Interface (Methods Public ????)

hello friends,
In interface , Y are the methods default declared as public???? and Y cannot we declare them as friend or protected ?
Can anybody tell me in details abt the same ????

Declaring protected would be unusual too since only
descendants can access protected methods and an
interface cannot have descendants of course you mean only descendands and classes
in the
same package can access protected methods ... :)Well yes, though redundant for this argument since that is already covered by package-private access. The difference between the two access-levels, the descendants, is an empty set for interfaces.

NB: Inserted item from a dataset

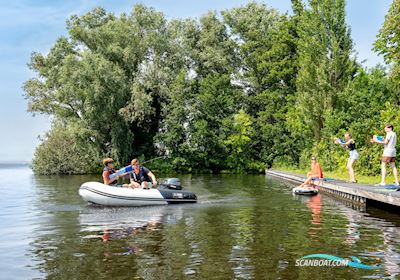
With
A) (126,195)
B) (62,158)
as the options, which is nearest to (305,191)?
(126,195)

This should act a response to the previous post also - because it would make no sense to allow protected. I can see, and demonstrate, cases where package-private is of value however.
Sun made the decision it seems without full consideration. They cannot now change that decision because of the implicit manner in which package-private is indicated to the compiler (by the absence of another access level). That's a problem since the compiler automatically infers 'public' access for methods in interfaces in cases where the grammar would normally indicate package-private. Changing this would break a massive amount of code.
An option would be to introduce a new keyword 'friendly' or 'packageprivate' and keep the current rules for implied access. This would allow the new access without breaking much code. The only code to break would be that which uses the new keyword for another purpose.
These collisions would be uncommon because:
- The name of a type uses the convention of a leading uppercase first letter.
- The name of a method uses the conventions for property accessors and
mutators using the prefixes 'get', 'set', 'is' and 'has' or is a behaviour and
more likely to use a verb.
local variables and fields are the only likely collisions - these should be minimal and not used in exposed APIs.